DESCRIPTION (provided by applicant): Recent x-ray crystal studies have identified phospholipids as potential ligands, but their relevance to LRH-1 transactivation has been unclear. We have found that unusual phosphatidylcholine (PC) species with two C11:0 (diundecanoyl; DUPC) or two C12:0 (dilauroyl; DLPC) fatty acid side chains are potent activators of LRH-1 transactivation. Both compounds are agonists that increase coactivator binding both in vitro and in cells. In preliminary studies, treatment of mice with either DUPC or DLPC induces expression of bile acid biosynthetic enzymes and increases overall bile acid pool size. DLPC treatment also markedly improves glucose homeostasis in diabetic db/db mice. The goal of this proposal is to test the hypothesis that LRH-1 is a key metabolic regulator with agonist ligands that have beneficial effects in metabolic disorders. The aims are to: 1. Define the impact of novel LRH-1 agonist ligands on gene expression and function in cultured hepatocytes and intestinal cell lines. 2. Define the impact of novel LRH-1 agonist ligands on gene expression and function in normal mouse liver and intestine. 3. Define the impact of novel LRH-1 ligands on gene expression and function in murine disease models, particularly type 2 diabetes and inflammatory bowel disease. We believe that these studies will produce new insights into metabolic homeostasis, and that they have the potential to open up a completely new avenue to approaching metabolic disorders. PUBLIC HEALTH RELEVANCE: This project is based on the discovery of a new class of potential hormones. These compounds activate two poorly understood nuclear hormone receptors and alter liver functions. They also show antidiabetic effects, and a particular goal is to explore how they work and whether they have potential therapeutic utility.

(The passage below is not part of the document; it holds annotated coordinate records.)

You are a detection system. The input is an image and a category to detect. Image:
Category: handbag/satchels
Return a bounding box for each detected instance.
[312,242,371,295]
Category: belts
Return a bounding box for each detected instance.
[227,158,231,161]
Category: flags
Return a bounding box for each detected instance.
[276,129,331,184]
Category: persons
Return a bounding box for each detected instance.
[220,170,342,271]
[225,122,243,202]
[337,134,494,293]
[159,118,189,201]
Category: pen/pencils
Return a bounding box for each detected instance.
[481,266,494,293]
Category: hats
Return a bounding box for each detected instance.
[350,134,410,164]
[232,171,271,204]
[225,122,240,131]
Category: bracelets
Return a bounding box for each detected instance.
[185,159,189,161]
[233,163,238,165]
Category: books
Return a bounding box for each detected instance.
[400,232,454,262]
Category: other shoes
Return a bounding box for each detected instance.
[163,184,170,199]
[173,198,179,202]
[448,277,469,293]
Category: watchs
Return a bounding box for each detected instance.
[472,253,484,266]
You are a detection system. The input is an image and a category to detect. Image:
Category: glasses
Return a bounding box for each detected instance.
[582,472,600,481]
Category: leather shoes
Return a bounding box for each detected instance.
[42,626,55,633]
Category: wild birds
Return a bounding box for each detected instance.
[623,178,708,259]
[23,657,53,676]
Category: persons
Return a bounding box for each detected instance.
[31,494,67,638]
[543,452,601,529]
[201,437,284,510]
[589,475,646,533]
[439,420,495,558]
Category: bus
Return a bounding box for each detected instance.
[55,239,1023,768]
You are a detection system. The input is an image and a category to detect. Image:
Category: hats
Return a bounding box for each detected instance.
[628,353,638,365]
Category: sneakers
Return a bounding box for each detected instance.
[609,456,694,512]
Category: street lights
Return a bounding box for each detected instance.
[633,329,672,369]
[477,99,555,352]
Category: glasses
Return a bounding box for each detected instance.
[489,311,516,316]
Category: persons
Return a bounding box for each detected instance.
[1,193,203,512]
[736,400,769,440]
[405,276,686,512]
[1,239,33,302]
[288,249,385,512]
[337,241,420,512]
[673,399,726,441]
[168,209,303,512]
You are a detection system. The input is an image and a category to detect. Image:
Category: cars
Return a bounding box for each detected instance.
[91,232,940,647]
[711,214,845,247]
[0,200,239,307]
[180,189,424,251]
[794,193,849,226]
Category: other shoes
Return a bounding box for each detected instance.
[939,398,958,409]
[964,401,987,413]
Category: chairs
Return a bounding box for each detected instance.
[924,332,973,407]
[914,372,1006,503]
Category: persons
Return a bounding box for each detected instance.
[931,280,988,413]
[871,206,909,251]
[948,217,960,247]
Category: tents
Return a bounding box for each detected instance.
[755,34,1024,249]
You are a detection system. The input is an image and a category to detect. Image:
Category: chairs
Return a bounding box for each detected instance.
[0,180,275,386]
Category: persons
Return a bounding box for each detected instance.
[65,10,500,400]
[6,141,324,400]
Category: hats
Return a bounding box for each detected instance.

描述（由申请人提供）：最近的X射线晶体研究已确定磷脂为潜在的配体，但其与LRH-1反式激活的相关性尚不清楚。我们已经发现具有两个C11：0（二十一烷酰基; DUPC）或两个C12：0（二月桂酰基; DLPC）脂肪酸侧链的不寻常的磷脂酰胆碱（PC）种类是LRH-1反式激活的有效激活剂。这两种化合物都是激动剂，在体外和细胞中增加辅活化剂结合。在初步研究中，用DUPC或DLPC处理小鼠诱导胆汁酸生物合成酶的表达并增加总胆汁酸池大小。DLPC治疗还显著改善糖尿病db/db小鼠中的葡萄糖稳态。该提案的目的是检验LRH-1是一种关键的代谢调节剂，其激动剂配体在代谢紊乱中具有有益作用的假设。目的是：1.确定新型LRH-1激动剂配体对培养的肝细胞和肠细胞系中基因表达和功能的影响。2.确定新型LRH-1激动剂配体对正常小鼠肝脏和肠道中基因表达和功能的影响。3.确定新型LRH-1配体对小鼠疾病模型（特别是2型糖尿病和炎症性肠病）中基因表达和功能的影响。我们相信，这些研究将产生新的见解代谢稳态，他们有可能开辟一个全新的途径来处理代谢紊乱。公共卫生相关性：该项目基于发现一类新的潜在激素。这些化合物激活两种知之甚少的核激素受体并改变肝功能。它们还表现出抗糖尿病作用，一个特别的目标是探索它们如何发挥作用以及它们是否具有潜在的治疗用途。